Dass viele Ärzte, die es gewohnt sind, Hausbesuche zu machen, in Pension gehen, sagt auch Andreas Höferl, Seniorenbeauftragter in Währing: "Die Hälfte der Währinger Ärzte, ist über 60 Jahre alt. Wenn die einmal in Pension gehen, ist die Versorgung gefährdet." Hausbesuche seien aber gerade für ältere, nicht mehr so mobile Menschen sehr wichtig: "So können sie weiter zu Hause oder im Seniorenheim wohnen und sind trotzdem versorgt", so Höferl.
Plaudern gehört auch dazu
Dass es sich beim Thema Hausbesuche weniger um ein Problem der jüngeren Ärztegeneration und mehr um eines der Entlohnung handelt, glaubt Katharina Dvorak-Huber. Sie ist seit etwa einem halben Jahr Allgemeinmedizinerin in Gersthof und machte viele Hausbesuche, unter anderem auch weil sie die Patientinnen und Patienten ihres Vorgängers übernommen hat, der ebenfalls viel unterwegs war. Sie hält Hausbesuche für sinnvoll, weiß aber auch wie aufwändig sie sein können: "Viele ältere Menschen möchten auch gerne plaudern, wenn ich komme. Da ist es nicht mit einem zehn-, fünfzehnminütigen Besuch getan", so Dvorak-Huber. Aber ohne Hausbesuche, glaubt sie, würde der Andrang in den Spitalsambulanzen noch stärker werden. Die logische Alternative zum Besuch des eigenen Hausarztes ist natürlich der ärztliche Notdienst, der rund um die Uhr im Einsatz ist. Hier kommt aber wiederum ein fremder Arzt, dem man in der Aufregung vielleicht nicht alle relevanten Details mitteilt.
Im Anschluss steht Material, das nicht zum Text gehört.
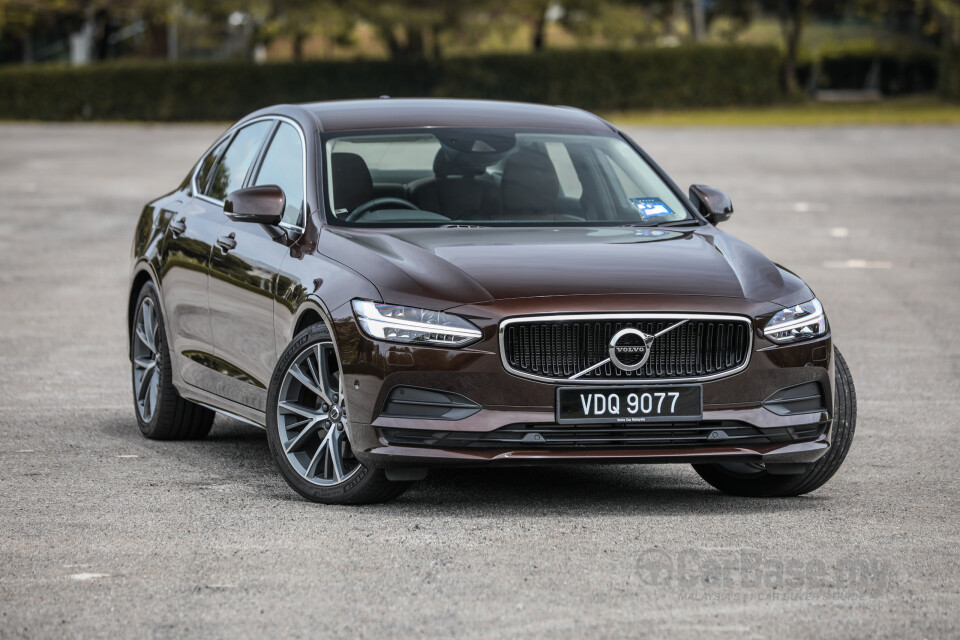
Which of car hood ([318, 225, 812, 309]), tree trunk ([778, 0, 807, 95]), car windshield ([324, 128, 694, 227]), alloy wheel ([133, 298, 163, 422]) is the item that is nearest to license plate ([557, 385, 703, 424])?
car hood ([318, 225, 812, 309])

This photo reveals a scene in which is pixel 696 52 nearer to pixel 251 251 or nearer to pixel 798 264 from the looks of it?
pixel 798 264

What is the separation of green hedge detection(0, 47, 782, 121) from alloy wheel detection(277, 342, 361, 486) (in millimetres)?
49661

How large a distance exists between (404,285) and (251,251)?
1.36 meters

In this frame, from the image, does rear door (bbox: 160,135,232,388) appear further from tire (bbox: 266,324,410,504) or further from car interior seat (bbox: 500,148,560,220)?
car interior seat (bbox: 500,148,560,220)

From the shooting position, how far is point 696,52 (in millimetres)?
58000

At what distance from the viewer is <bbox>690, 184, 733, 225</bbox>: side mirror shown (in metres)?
8.12

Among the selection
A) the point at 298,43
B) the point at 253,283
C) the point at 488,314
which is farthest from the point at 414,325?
the point at 298,43

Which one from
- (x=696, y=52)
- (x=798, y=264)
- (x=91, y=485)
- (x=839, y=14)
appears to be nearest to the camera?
(x=91, y=485)

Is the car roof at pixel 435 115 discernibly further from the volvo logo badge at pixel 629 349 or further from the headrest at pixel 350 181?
the volvo logo badge at pixel 629 349

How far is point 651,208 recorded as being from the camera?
7.92 metres

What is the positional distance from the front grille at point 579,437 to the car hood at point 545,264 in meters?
0.46

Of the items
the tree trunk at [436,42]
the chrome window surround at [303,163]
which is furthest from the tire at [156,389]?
the tree trunk at [436,42]

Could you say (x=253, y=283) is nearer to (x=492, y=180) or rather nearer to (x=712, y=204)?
(x=492, y=180)

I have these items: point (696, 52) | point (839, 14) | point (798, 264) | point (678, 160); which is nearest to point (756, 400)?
point (798, 264)
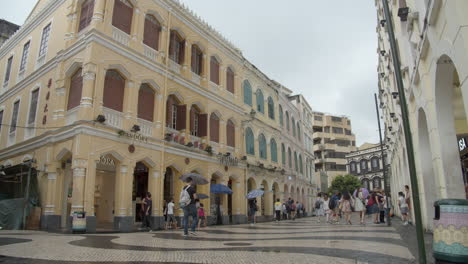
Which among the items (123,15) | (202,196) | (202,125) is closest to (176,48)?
(123,15)

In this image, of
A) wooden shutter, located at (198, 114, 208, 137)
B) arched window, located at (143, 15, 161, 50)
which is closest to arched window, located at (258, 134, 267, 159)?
wooden shutter, located at (198, 114, 208, 137)

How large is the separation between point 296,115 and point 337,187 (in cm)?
2528

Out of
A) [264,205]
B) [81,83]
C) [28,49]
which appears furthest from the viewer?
[264,205]

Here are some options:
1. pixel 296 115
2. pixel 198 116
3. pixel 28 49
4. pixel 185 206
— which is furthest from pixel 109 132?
pixel 296 115

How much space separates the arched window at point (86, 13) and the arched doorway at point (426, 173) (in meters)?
14.3

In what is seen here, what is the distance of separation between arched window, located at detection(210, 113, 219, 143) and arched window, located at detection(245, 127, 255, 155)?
13.0 ft

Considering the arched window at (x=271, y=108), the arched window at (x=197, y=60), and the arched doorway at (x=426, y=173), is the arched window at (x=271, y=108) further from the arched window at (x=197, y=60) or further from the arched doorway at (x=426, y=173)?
the arched doorway at (x=426, y=173)

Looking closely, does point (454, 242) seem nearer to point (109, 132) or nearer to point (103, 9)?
point (109, 132)

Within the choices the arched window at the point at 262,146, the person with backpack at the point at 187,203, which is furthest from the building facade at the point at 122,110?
the person with backpack at the point at 187,203

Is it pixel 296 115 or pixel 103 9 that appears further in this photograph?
pixel 296 115

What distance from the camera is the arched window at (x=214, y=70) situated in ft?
72.9

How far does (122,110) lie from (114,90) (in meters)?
0.97

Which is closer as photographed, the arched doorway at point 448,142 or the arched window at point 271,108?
the arched doorway at point 448,142

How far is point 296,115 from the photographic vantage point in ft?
127
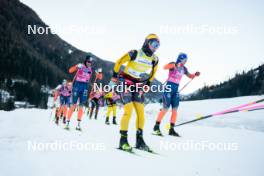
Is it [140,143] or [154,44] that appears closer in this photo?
[140,143]

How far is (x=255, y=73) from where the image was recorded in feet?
182

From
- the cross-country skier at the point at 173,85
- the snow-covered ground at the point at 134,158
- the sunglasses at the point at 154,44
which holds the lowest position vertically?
the snow-covered ground at the point at 134,158

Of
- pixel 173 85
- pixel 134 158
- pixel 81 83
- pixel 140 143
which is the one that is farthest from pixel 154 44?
pixel 81 83

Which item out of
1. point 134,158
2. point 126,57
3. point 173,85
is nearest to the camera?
point 134,158

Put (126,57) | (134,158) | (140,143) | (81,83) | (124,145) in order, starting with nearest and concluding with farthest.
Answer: (134,158), (124,145), (140,143), (126,57), (81,83)

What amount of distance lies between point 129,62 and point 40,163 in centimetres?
276

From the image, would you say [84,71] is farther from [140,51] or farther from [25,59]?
[25,59]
Warum also machen immer weniger Ärztinnen und Ärzte Hausbesuche? In der Ärztekammer Wien glaubt man, den Grund zu kennen: "Die WGKK verrechnet 43,50 Euro für die Hinfahrt, die Behandlung und die Rückfahrt. Das ist recht dürftig wenn man bedenkt, was Handwerker oder Schlüsseldienste verrechnen." Für weitere Konsultationen im selben Haushalt oder im gleichen Seniorenheim können dann weitere 12 Euro in Rechnung gestellt werden. Dazu kommen die regulären Leistungen, die Arzt oder Ärztin am Krankenbett verrechnen. Bei der WGKK glaubt man naturgemäß nicht, dass man zuwenig bezahlt und verweist darauf, dass man den Tarif stark angehoben habe und im Juli wieder erhöhen werde. Außerdem: Hausbesuche seien verpflichtend. Tatsächlich findet sich ein entsprechender Passus im Vertrag, den die Ärzte mit der WGKK abschließen: "Krankenbesuche sind durchzuführen, wenn dem Erkrankten aufgrund seines Zustandes das Aufsuchen des Vertragsarztes nicht zugemutet werden kann", heißt es da. Sie müssen ihre Patienten aber nicht aktiv auf diese Möglichkeit hinweisen.
Die Stadt wächst und die Stadt reift
Ärztin Katharina Dvorak-Huber glaubt schon, dass eine bessere finanzielle Abgeltung ihre Kolleginnen und Kollegen wieder zu mehr Hausbesuchen motivieren könnte. Nötig wäre es vor allem für die älteren Wienerinnen und Wiener, appelliert Seniorenbeauftragter Andreas Höferl. Und derer gibt es ja immer mehr: 2030 soll es laut Prognose der Stadt mehr als 180.000 Über-80-Jährige in Wien geben. 2016 gab es im Vergleich dazu lediglich 136.600 Personen, die 75 Jahre oder älter waren.